HomeRoom: What a Week of Distance Learning Can Be
By Danielle Smith / April 30, 2020
In This Issue...
- Reflections from Suzanne Herko, Student Agency Coordinator
- RESOURCE: Distance Learning "Week at a Glance" Schedules
- LINK: Everything You Can Do with the Smithsonian Learning Lab
- VIDEO: How to Use Newsela for Remote Teaching
- LINK: Please Do a Bad Job Putting Your Course Online
- VIDEO: Mindfulness Classes for Kids and Families
“Starting with Empathy"
Reflections from Suzanne Herko, Gateway Student Agency Coordinator and 7th grade Humanities/ Learning Seminar Teacher
As educators, we talk a lot about having a "growth mindset," and that has become more important than ever as we and our students adapt to this new way of teaching and learning. What does that look like?
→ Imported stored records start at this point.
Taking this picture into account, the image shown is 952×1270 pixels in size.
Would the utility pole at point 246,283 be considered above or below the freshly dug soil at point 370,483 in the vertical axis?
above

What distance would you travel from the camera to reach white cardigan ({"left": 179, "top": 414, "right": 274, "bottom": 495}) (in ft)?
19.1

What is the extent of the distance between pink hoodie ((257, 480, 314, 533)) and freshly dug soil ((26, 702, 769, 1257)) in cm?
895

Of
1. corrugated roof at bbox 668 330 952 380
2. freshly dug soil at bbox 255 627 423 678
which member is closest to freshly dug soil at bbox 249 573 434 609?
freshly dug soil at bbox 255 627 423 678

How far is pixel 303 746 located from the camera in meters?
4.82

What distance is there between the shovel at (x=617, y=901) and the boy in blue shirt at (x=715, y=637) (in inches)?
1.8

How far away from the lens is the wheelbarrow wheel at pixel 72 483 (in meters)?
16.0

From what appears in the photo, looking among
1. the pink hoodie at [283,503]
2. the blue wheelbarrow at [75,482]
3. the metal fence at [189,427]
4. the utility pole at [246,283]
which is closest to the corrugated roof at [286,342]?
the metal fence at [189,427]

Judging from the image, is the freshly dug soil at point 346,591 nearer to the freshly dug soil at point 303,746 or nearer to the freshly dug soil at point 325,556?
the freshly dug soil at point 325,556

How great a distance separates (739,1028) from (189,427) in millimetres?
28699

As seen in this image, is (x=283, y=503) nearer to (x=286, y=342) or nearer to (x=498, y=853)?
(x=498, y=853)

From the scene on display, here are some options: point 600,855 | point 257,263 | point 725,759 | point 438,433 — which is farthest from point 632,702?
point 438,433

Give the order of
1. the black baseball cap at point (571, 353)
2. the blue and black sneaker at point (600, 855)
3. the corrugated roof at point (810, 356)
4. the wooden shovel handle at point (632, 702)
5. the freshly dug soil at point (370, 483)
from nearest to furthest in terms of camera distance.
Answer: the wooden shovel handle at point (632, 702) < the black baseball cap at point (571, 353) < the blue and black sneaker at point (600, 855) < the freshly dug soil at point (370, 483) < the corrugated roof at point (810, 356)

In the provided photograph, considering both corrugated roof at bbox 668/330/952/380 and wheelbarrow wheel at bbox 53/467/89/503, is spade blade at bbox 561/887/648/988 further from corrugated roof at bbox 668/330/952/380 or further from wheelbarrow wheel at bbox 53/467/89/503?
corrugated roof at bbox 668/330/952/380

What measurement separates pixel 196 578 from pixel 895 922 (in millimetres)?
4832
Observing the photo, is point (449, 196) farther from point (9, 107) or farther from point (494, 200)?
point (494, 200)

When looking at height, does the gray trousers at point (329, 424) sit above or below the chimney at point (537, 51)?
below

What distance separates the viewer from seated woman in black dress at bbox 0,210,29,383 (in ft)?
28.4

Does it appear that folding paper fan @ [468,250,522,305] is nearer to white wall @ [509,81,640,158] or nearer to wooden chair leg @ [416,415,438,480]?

For one, it's recognizing that we are all, in one way or another, beginners at this. You work as hard as you can to put out the best lesson or plan for the week that you can, and you learn from it and every iteration after that. You really are going through the process with your students, so I've found it's incredibly important to operate from a place of forgiveness when things aren't perfect – for myself, for students, for each other as colleagues – and to keep our sense of humor.
For another, it's important to recognize how much we actually have to build on. Yes, there are a thousand and one different platforms and programs online we can use to engage with kids and teach them, but we need to start with what we know and are comfortable with, as educators, and branch out from there. That's what will give us the confidence to successfully lead our kids, who could easily become overwhelmed or get lost, because this is such a big transition for all of us.
Ultimately, all of our learning and interactions with students, families and our community has to come from a place of care and concern. Starting with empathy and figuring out where each student is at has to be the priority in this crisis – and the learning will happen once our students feel taken care of. And while I miss hanging out with my kids, I have found moments of joy and connection that wouldn't be possible otherwise: getting to see them in their own spaces with their favorite posters and toys, checking out what creative projects they're up to, "meeting" their siblings and pets and getting to see their dynamics together.
We didn't get into teaching to sit behind a desk all day, and these moments of connection via video or email are what will keep us centered and rooted even as our circumstances continue to shift. In these moments, I can feel the community we've worked so hard to build as a school, and it brings me back to my purpose and why I chose this field in the first place.